200 millions d'euros par an à trouver

Le dossier de maintenance n'est donc pas clos, comme le souligne un communiqué, Air France-KLM diffusé ce lundi matin. « L'ambition d'Air France- KLM pour ses activités de maintenance demeure. L'objectif de développement et de valorisation de ce métier reste inchangé, et fera l'objet de réflexions initiées dès le début de l'année prochaine », annonce Air France-KLM. De source interne, les besoins en financement pour permettre à la division maintenance de poursuivre les investissements et maintenir sa position de numéro deux mondial du secteur, seraient de l'ordre de 200 millions d'euros par an. Des besoins qu'une éventuelle filialisation aurait permis de satisfaire, sans dégrader le bilan du groupe ni accroître son endettement déjà trop élevé, en permettant de mieux valoriser l'activité de maintenance.
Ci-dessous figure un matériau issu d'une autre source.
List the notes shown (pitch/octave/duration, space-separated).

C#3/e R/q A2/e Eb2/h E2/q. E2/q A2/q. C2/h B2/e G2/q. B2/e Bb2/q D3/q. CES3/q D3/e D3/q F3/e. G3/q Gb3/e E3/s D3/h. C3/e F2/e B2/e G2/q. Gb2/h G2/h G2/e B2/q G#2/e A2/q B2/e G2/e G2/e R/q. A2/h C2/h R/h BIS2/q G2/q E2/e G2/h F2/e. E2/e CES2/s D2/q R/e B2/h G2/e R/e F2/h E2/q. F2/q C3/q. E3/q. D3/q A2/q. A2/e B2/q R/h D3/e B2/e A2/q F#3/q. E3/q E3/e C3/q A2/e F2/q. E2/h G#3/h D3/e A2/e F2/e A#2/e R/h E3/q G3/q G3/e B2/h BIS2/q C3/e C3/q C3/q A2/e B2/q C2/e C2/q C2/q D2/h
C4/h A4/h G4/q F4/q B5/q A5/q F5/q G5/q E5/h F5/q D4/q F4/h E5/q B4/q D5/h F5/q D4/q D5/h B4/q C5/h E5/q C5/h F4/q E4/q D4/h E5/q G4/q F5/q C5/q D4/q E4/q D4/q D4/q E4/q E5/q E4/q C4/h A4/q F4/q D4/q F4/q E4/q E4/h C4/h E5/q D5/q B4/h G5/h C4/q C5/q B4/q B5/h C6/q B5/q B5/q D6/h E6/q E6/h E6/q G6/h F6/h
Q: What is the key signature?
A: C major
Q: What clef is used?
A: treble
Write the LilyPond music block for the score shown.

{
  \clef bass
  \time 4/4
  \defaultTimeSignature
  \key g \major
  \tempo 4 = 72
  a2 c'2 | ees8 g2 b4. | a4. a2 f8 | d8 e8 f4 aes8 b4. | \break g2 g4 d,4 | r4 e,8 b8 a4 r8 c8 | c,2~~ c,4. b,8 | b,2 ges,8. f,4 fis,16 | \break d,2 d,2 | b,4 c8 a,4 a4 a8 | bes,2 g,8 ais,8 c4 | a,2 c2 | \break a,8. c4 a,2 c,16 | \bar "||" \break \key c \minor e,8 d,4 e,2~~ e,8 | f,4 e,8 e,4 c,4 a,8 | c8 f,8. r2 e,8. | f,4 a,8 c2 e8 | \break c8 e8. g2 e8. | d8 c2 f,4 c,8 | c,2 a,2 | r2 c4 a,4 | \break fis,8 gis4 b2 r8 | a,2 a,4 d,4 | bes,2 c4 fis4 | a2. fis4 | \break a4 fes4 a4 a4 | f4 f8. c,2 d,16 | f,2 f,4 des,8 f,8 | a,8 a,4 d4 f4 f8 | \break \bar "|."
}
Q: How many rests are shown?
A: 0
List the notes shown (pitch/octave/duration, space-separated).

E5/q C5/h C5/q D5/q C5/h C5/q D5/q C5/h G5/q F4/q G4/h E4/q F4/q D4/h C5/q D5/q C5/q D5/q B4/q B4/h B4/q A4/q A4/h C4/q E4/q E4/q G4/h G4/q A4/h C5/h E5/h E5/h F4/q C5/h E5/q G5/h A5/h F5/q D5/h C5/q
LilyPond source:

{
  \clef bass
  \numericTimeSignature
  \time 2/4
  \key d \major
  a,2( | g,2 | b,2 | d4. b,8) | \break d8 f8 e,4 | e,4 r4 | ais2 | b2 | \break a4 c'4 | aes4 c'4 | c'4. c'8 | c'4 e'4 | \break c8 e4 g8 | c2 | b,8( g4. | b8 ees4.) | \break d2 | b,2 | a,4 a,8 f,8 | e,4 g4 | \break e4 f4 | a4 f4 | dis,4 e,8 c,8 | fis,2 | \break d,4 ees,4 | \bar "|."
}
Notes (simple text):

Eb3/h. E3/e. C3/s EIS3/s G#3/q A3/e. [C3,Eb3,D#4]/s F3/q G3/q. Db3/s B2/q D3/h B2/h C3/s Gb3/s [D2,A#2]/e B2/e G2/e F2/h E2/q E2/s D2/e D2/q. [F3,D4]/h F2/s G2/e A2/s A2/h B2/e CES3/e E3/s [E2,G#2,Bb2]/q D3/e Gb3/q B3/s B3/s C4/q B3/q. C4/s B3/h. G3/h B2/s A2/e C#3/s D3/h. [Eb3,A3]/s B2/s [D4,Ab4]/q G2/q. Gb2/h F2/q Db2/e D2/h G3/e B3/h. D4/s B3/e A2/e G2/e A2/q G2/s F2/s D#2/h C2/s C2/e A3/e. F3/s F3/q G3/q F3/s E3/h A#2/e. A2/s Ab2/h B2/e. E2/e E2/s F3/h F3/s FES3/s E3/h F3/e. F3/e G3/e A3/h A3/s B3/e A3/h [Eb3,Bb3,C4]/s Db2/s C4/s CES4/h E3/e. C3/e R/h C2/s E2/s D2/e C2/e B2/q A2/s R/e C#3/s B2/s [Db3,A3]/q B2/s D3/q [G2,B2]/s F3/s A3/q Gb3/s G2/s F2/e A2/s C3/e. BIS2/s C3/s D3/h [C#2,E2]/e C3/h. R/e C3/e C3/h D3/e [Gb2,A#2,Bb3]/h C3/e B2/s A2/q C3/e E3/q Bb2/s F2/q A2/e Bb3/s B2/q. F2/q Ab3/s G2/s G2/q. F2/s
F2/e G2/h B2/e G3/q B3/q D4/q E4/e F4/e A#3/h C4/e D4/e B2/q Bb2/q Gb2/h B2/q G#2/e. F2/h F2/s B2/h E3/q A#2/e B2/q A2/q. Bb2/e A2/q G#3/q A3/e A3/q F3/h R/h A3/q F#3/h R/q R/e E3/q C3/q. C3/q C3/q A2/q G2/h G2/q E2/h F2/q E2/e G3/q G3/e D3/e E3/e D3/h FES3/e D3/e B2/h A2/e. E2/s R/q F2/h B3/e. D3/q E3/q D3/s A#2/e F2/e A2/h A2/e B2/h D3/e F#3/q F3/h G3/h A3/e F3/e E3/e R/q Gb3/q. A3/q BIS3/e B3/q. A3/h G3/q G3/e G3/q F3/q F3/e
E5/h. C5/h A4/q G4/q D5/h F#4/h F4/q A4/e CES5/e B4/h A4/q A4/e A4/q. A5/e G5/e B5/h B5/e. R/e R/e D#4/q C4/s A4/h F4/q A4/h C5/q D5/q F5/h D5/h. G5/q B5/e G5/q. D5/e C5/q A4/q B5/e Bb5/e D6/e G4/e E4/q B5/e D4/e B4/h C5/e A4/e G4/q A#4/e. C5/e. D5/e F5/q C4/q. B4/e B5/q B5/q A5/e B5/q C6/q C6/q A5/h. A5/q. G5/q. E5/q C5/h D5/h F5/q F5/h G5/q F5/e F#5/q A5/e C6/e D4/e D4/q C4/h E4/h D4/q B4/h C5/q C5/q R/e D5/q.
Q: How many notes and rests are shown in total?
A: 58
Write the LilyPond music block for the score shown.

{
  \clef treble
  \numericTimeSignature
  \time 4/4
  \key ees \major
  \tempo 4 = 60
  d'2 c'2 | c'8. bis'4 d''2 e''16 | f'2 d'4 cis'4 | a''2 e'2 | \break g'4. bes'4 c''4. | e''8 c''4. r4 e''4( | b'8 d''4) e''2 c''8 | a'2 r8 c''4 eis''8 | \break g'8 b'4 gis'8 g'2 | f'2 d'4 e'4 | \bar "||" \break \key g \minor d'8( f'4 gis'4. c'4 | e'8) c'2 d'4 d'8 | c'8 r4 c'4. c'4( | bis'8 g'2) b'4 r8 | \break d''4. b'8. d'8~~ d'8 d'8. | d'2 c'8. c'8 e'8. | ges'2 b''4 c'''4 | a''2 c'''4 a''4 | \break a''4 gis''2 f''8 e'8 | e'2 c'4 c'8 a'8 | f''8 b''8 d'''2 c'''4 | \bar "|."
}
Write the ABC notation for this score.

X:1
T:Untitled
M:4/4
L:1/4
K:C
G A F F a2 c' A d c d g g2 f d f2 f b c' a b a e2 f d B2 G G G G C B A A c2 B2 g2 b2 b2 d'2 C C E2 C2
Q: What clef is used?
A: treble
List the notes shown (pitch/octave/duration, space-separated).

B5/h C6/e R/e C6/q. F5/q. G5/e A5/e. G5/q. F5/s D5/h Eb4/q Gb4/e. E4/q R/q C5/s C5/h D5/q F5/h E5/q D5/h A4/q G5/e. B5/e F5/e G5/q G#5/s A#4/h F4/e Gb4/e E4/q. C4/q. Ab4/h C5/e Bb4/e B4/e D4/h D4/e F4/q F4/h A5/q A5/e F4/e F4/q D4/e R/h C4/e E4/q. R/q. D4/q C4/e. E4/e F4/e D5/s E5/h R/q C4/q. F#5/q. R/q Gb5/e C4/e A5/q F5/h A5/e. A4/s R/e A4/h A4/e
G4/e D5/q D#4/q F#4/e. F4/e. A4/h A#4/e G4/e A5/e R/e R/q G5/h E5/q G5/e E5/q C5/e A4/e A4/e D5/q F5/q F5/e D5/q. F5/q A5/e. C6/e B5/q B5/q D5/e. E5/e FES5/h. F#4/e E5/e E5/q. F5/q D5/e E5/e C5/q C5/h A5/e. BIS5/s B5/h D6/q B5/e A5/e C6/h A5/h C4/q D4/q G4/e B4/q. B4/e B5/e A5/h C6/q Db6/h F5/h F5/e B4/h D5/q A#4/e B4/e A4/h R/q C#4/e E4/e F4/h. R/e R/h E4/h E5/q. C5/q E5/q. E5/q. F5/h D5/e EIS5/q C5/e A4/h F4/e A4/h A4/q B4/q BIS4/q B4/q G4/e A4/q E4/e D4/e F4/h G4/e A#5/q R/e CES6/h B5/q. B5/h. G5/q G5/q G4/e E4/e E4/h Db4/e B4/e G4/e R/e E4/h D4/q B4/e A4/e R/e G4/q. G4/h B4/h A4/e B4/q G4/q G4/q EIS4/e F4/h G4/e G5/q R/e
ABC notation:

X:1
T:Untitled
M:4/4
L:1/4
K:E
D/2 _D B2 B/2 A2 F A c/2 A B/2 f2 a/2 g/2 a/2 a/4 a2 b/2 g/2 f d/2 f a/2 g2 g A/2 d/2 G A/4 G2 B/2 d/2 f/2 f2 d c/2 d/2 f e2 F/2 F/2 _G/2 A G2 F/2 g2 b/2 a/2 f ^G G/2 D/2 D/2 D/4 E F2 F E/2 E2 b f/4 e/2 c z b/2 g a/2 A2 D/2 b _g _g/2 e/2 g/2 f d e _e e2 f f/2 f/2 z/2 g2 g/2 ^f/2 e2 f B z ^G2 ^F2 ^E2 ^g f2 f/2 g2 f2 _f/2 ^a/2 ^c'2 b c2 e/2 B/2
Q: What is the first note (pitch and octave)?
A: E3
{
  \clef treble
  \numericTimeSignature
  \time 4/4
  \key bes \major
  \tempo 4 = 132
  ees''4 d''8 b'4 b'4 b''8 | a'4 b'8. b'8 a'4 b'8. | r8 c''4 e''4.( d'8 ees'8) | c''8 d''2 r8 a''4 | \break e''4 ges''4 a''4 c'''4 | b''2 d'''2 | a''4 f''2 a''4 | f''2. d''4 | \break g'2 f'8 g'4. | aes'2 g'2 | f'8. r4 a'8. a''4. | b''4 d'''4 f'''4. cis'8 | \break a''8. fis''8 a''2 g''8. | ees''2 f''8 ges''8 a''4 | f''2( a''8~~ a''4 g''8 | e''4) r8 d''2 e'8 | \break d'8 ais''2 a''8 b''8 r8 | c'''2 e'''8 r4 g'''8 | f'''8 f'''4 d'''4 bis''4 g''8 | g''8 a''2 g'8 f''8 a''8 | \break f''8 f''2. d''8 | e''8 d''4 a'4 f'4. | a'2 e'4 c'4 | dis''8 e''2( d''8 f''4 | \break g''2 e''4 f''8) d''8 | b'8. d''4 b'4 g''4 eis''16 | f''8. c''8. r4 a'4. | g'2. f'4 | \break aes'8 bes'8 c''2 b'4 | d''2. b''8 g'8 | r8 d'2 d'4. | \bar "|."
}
Selon certaines estimations, AFI KLM E&M pourrait en effet être valorisée « entre 3 et 4 milliards d'euros » dans le bilan du groupe, alors que la capitalisation boursière de celui-ci est de moins de 2 milliards.

Premier accroc au plan « Trust together »

Par ailleurs, l'abandon du projet de filialisation, avant même de connaître le résultat de l'étude lancée en interne, constitue une première reculade pour Jean-Marc Janaillac et son plan « Trust Together ». De quoi apaiser le dialogue social et favoriser le retour de la confiance cher au PDG d'Air France-KLM, mais aussi de quoi encourager les opposants aux autres projets-phare du plan, comme la création d'une nouvelle compagnie à coûts réduits, qui fait déjà l'unanimité contre elle chez les syndicats d'hôtesses et de stewards.